A solution based around the code above can be found in simple.rb. It assumes sequences are case-sensitive and rejects any sequence that contains non-letter characters. It, hopefully, demonstrates that I can write a quick script to do some one-off processing. However, it would be a pain to work this into any automated testing system.

You can run the example with:

ruby simple.rb

Overkill Solution

When I talk about embracing TDD/BDD in Ruby, I'm not just blowing smoke. Even though it is almost certainly overkill for this exercise, I wanted to present some code that's a little more indicative of what I'd do professionally.

You can run this example with:

ruby overkill.rb [dictionary file] [sequence file] [word file]

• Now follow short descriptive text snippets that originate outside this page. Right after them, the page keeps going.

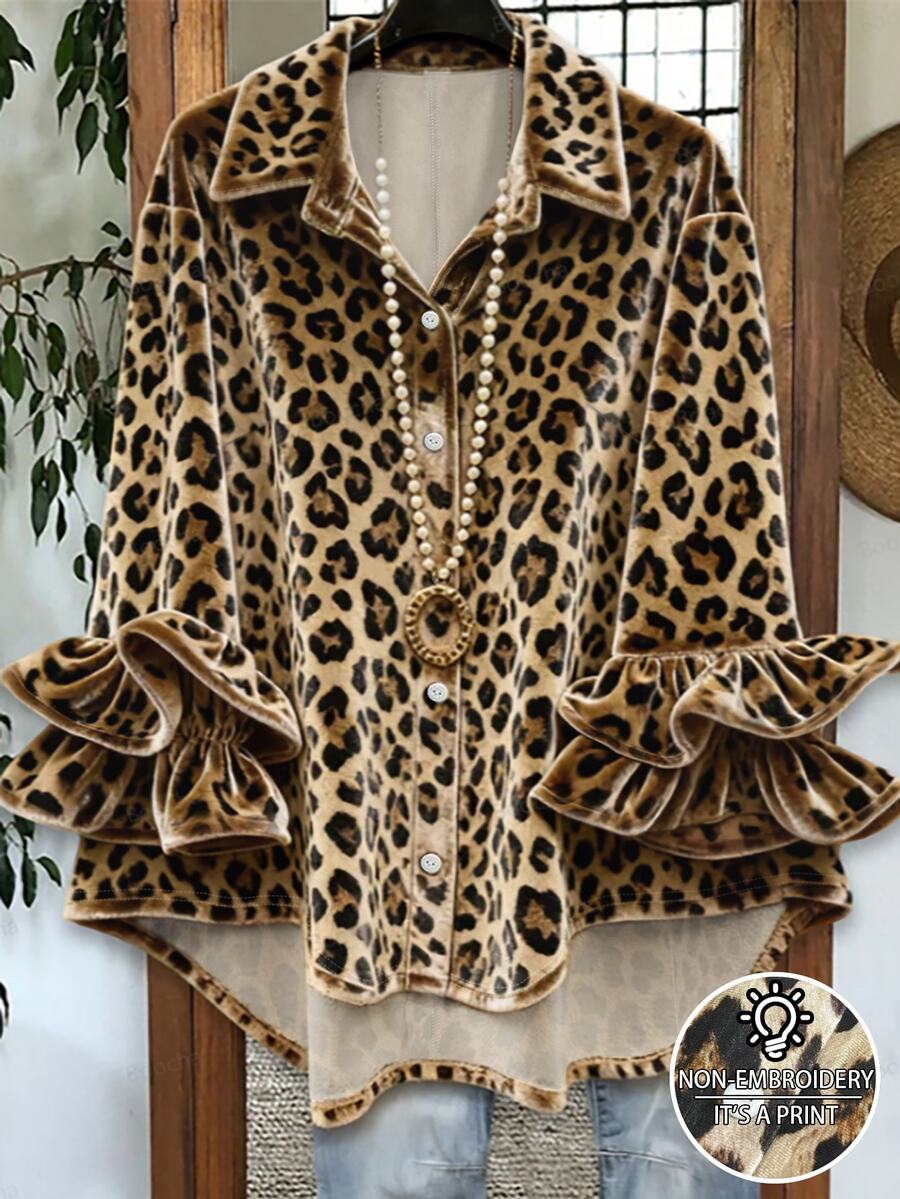Linhara Busana Wanita Ukuran Besar Musim Semi/Panas: Elegan, Kasual, Minimalis, dan Serbaguna, Blus Wanita Ukuran Besar Motif Leopard Vintage Acak Lengan Panjang Dua Lapis dengan Desain Manset Berkerut, Cocok untuk Pakaian Musim Semi/Panas - MultiWarna - View 1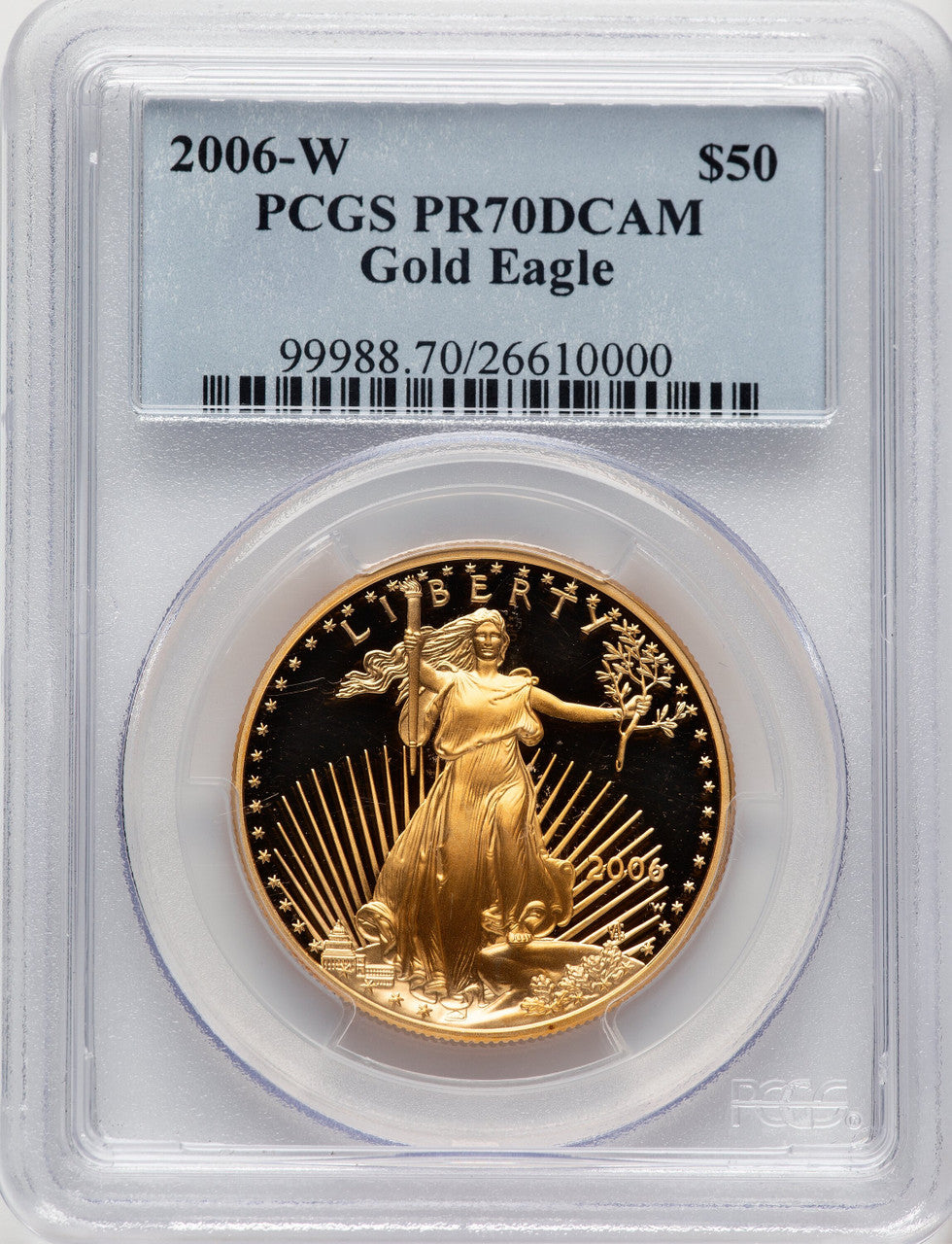 2006-W $50 One-Ounce Gold Eagle Blue Gradient PCGS PR70 (521134025)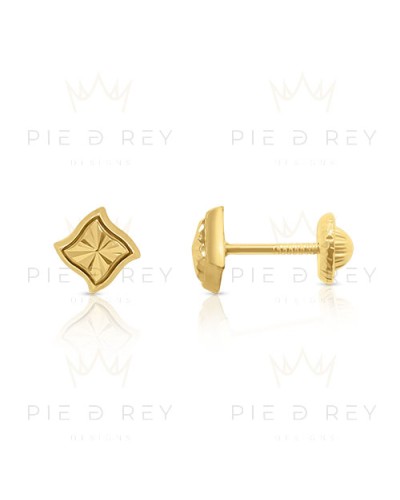 Earrings Square Carved in Gold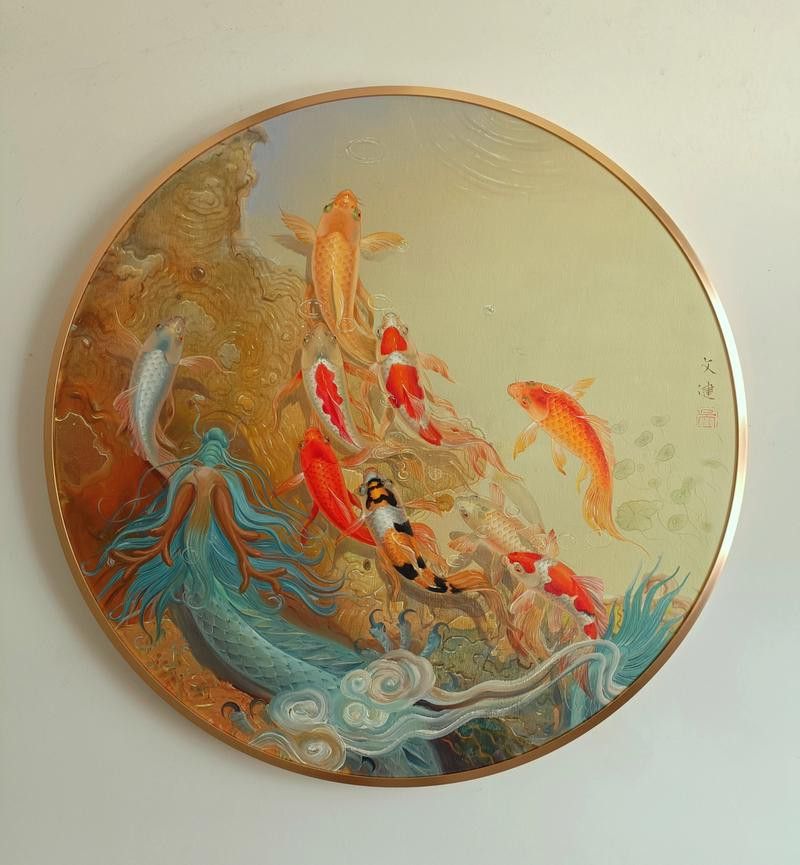 金龍魚立體畫圖片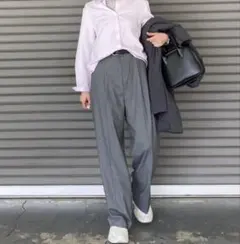 美品✨【ユニクロ/UNIQLO】タックワイドパンツ　グレー　Mサイズ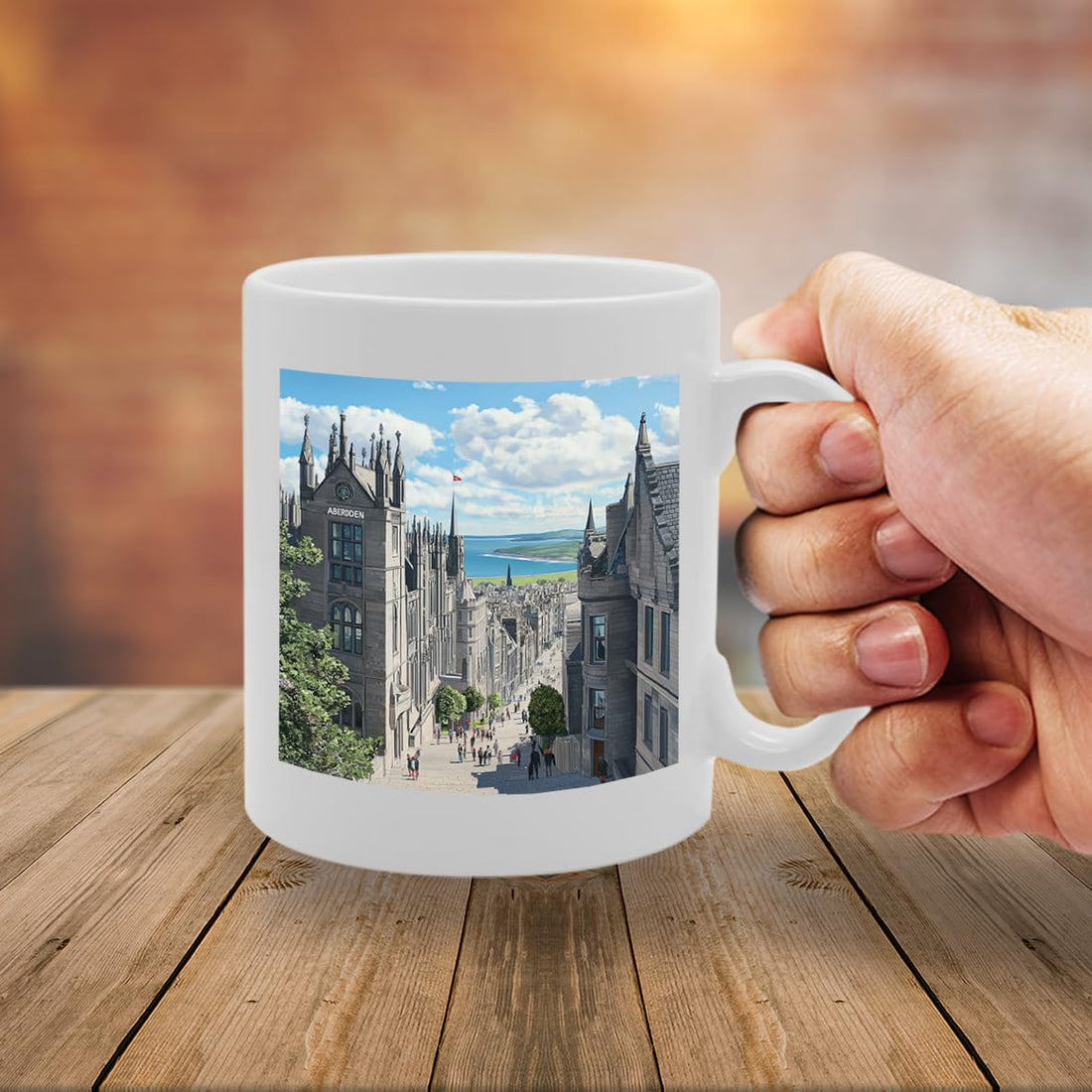Printed Coffee Ceramic  Featuring Cities And Landmarks In United Kingdom (Aberdeen) - Funny Printed Coffee Mug - Great Gift Idea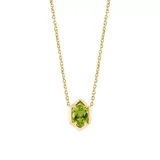 Effy® 925 Gold Plated Silver Peridot Oval Necklace, Yellow, 16 In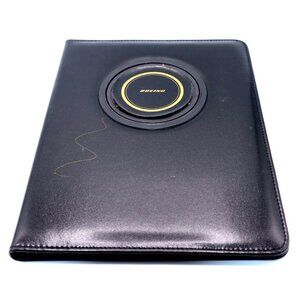 Boeing Black Leather Folio Tablet Case | Travel Business Work Organizer Essentia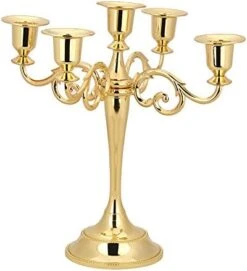 5 Arm Candle Holder, Metal Candelabra Candlestick Stand Home Decoration Centerpiece For Wedding Dinning Table Party Banquet Christmas - Gold -Department 56 Shop 41vOdOJBQaL. AC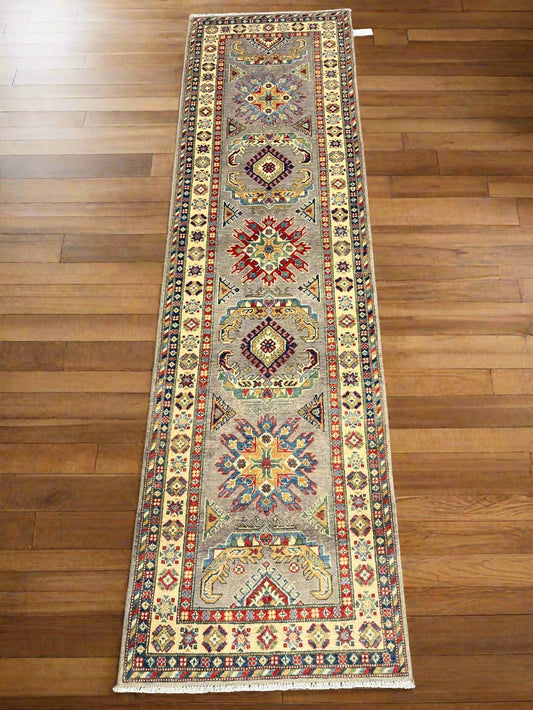 Runner Kazak Gray 2' 7"X10' Handmade Wool Rug # 13806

You may also run the specs with:

bundle exec rspec

Note: You will need Ruby >= 1.9 to run these examples.

Final Thoughts

As stated above, if I were going to do some one-off text processing I would probably put together a quick script such as the one found in simple.rb, especially if the results didn't require complete accuracy. With the overkill solution, I have created classes to demonstrate my testing practices, and it's probably a bit much in this case. I debated using a dedicated object to track the counts and first word occurrence of the sequences instead of the simple hash seen on line 38 of sequencer/processor.rb, but I felt that might be a bit gratuitous and I wanted to wrap up both solutions in a single sitting.